Extracted records:
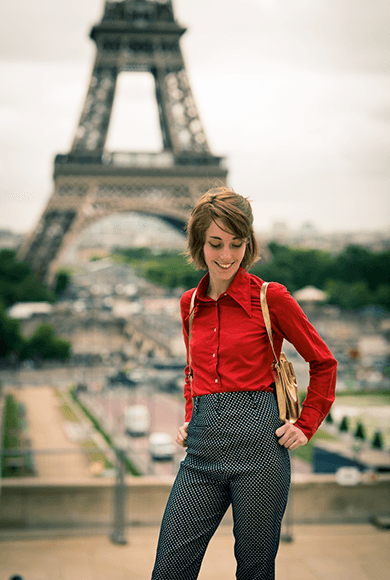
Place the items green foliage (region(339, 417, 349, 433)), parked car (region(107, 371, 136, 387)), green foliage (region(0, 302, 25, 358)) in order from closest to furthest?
green foliage (region(339, 417, 349, 433)), parked car (region(107, 371, 136, 387)), green foliage (region(0, 302, 25, 358))

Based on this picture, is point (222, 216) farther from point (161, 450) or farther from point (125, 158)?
point (125, 158)

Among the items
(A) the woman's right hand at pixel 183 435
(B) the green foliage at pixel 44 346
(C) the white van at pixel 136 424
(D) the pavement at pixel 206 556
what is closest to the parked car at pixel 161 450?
(C) the white van at pixel 136 424

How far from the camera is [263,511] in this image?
1.62 m

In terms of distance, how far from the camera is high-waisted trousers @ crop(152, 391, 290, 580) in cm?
162

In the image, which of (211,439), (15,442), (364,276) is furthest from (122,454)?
(364,276)

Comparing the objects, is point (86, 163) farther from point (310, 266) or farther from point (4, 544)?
point (4, 544)

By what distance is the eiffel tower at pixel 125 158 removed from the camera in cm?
1886

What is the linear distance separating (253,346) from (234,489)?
347 millimetres

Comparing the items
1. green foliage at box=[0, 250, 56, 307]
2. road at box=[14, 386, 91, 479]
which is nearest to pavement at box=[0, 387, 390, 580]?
road at box=[14, 386, 91, 479]

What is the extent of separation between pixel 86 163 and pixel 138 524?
1622 cm

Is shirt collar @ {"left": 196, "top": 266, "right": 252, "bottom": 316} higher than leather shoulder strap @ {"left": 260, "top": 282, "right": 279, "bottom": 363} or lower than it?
higher

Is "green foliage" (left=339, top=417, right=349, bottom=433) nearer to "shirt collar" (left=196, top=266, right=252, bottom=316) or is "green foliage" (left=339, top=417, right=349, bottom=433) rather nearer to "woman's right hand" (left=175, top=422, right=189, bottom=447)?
"woman's right hand" (left=175, top=422, right=189, bottom=447)

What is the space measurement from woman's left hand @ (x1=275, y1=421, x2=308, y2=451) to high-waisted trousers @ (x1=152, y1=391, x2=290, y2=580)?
1.0 inches

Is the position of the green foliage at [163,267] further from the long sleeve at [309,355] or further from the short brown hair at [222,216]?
the long sleeve at [309,355]
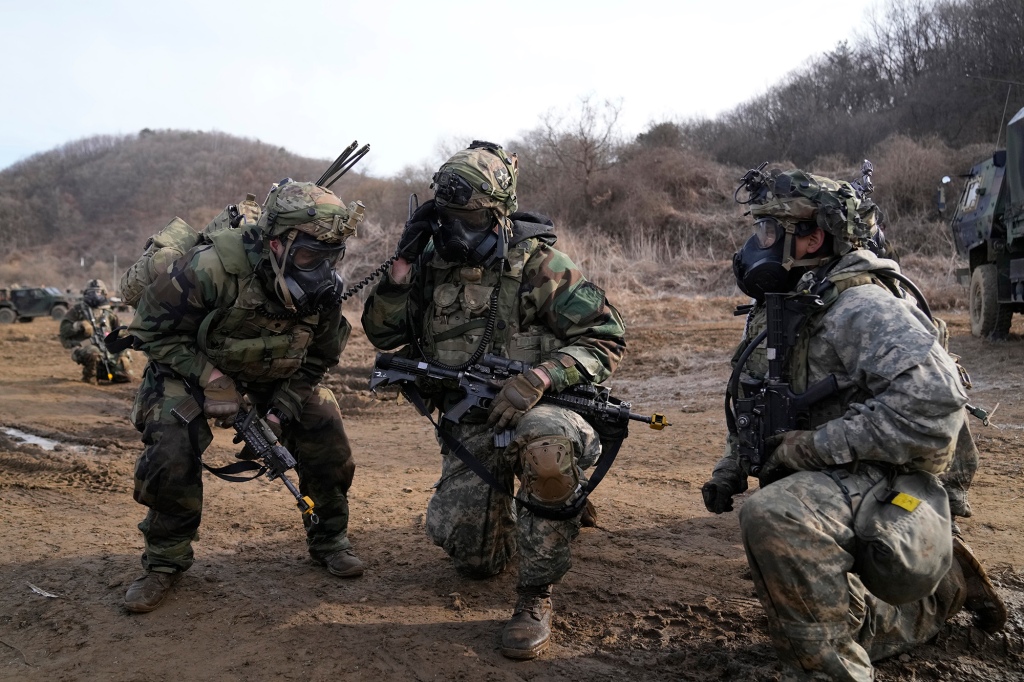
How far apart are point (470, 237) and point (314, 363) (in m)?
1.08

Request: Write out the entries above word for word. Do not include the pictures.

Written solution:
Place the items green foliage (region(339, 417, 349, 433)), parked car (region(107, 371, 136, 387)), green foliage (region(0, 302, 25, 358)) in order from closest to furthest?
green foliage (region(339, 417, 349, 433)), parked car (region(107, 371, 136, 387)), green foliage (region(0, 302, 25, 358))

Based on this picture, is point (222, 216) farther from point (161, 450) or farther from point (125, 158)?
point (125, 158)

Among the items
(A) the woman's right hand at pixel 183 435
(B) the green foliage at pixel 44 346
(C) the white van at pixel 136 424
(D) the pavement at pixel 206 556
what is closest to the parked car at pixel 161 450?
(C) the white van at pixel 136 424

How far from the camera is [263,511] in this image?
1.62 m

In terms of distance, how far from the camera is high-waisted trousers @ crop(152, 391, 290, 580) in cm?
162

In the image, which of (211,439), (15,442), (364,276) is furthest from (122,454)?
(364,276)

Comparing the objects, is point (86, 163) farther from point (310, 266) or farther from point (4, 544)?
point (4, 544)

By what distance is the eiffel tower at pixel 125 158 removed from the camera in cm?
1886

What is the linear distance separating (253,346) from (234,489)?
347 millimetres

Comparing the items
1. green foliage at box=[0, 250, 56, 307]
2. road at box=[14, 386, 91, 479]
which is nearest to pavement at box=[0, 387, 390, 580]?
road at box=[14, 386, 91, 479]

What is the extent of separation between pixel 86 163 and pixel 138 524?
1622 cm

Is shirt collar @ {"left": 196, "top": 266, "right": 252, "bottom": 316} higher than leather shoulder strap @ {"left": 260, "top": 282, "right": 279, "bottom": 363} or lower than it?
higher

Is "green foliage" (left=339, top=417, right=349, bottom=433) nearer to "shirt collar" (left=196, top=266, right=252, bottom=316) or is "green foliage" (left=339, top=417, right=349, bottom=433) rather nearer to "woman's right hand" (left=175, top=422, right=189, bottom=447)?
"woman's right hand" (left=175, top=422, right=189, bottom=447)

What is the space measurement from woman's left hand @ (x1=275, y1=421, x2=308, y2=451) to high-waisted trousers @ (x1=152, y1=391, x2=290, y2=580)?
1.0 inches

Is the position of the green foliage at [163,267] further from the long sleeve at [309,355] or further from the short brown hair at [222,216]?
the long sleeve at [309,355]
How far apart are point (470, 237) and point (314, 363) (in m)?
1.08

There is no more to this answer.